Le bar-tabac, un lieu « désuet » ?

Sorte d’Ocean’s Eleven dans sa version bras cassés à la française, le nouveau film du réalisateur des Magnétiques (César du meilleur premier long-métrage, en 2022) interroge non seulement notre propre rapport à l’argent, mais aussi les frontières entre le réel, le possible et le vraisemblable. Trois notions chères au cœur d’Aristote distillées, ici, avec humour, tensions et onirisme.

Au cœur de la réflexion, un lieu : le bar-tabac. Un endroit « un peu désuet » d’ordinaire et « vieillot, qui représente le monde d’avant », selon Vincent Maël Cardona dans les notes de production. Ce qui l’intéresse, c’est sa contemporanéité. Malgré la perte de vitesse du lieu, celui-ci reste « un creuset, un lieu de brassage », continue le réalisateur.

Avant de préciser : « On y croise des gens de toutes les classes sociales, de tous les âges. Des gens qui, sinon, se croisent de moins en moins car notre monde est de plus en plus étanche. C’est un lieu qui donne sur la rue et sur l’espace public, un lieu où on passe, où on s’arrête. Il y a des interactions, il s’y passe des choses. »

La Française des Jeux

Fusillade, séquestration et love story… Dans le sien, c’est le moins qu’on puisse dire. Conçu avec la cheffe décoratrice Marion Burger (Gagarine, Divines), le bar évolue avec ses personnages. La salle principale est typique du PMU. La cave rappelle les films d’horreur. Sa cuisine, le cinéma asiatique.
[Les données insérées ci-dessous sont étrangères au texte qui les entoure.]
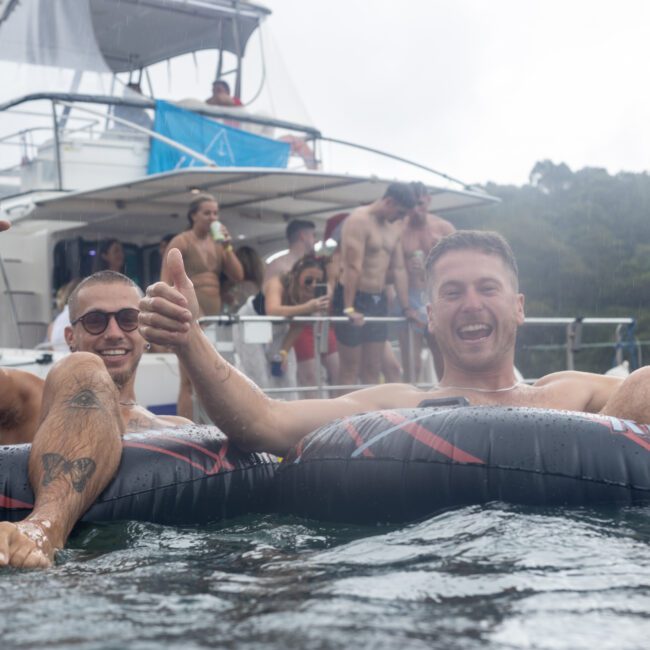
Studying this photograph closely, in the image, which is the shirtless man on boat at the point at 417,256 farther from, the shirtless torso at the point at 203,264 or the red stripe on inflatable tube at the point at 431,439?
the red stripe on inflatable tube at the point at 431,439

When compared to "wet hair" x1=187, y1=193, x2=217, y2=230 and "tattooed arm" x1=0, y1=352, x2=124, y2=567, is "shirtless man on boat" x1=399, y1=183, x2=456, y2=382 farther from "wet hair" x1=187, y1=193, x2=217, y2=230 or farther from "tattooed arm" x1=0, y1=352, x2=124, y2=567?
"tattooed arm" x1=0, y1=352, x2=124, y2=567

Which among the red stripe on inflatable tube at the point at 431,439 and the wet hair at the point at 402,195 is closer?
the red stripe on inflatable tube at the point at 431,439

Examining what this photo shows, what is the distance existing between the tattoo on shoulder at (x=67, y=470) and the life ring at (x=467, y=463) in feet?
2.30

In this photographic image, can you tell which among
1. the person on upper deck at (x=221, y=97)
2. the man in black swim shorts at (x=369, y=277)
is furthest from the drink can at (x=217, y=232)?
the person on upper deck at (x=221, y=97)

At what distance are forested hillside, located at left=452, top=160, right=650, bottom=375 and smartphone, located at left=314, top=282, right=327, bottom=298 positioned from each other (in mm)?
21019

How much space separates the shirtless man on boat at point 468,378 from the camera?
11.1 feet

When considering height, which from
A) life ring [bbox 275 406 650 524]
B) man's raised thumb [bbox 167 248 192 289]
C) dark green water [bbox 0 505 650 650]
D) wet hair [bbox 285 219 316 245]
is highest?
wet hair [bbox 285 219 316 245]

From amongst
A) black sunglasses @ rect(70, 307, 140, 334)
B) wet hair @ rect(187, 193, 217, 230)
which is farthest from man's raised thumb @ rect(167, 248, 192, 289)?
wet hair @ rect(187, 193, 217, 230)

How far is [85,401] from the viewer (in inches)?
125

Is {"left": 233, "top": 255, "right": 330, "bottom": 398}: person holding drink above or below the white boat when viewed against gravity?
below

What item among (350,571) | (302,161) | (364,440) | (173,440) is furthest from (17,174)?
(350,571)

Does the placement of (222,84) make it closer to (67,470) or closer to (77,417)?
(77,417)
Son arrière-salle, un ancien dancing flanqué d’une scène et de rideaux noirs, a quelque chose de lynchien.

Cette dernière devient « le théâtre de la déréalisation des personnages », continue le cinéaste de 45 ans. Là-bas, la réalité leur échappe. Ils divaguent, et se mettent chacun à rêver d’une autre issue de sortie, à fantasmer sur ces millions d’euros. « Ce lieu sans murs est conçu comme une matrice fictionnelle, un espace où l’on se réfugie, mais où l’on va mourir », estime Vincent Maël Cardona.

Rien n’est laissé au hasard dans cet endroit, où la vérité nage dans une forme de délire. Allumée tout du long, la borne lumineuse de la Française des Jeux peut en témoigner. Le choix d’interpréter Never Gonna Change de Sharon Van Etten au karaoké, aussi. « Forever turns into today », commence Maria De Medeiros au micro. En français : « L’éternité se transforme aujourd’hui. » Dans le film, ce PMU ou tous les autres ? On ne sait plus.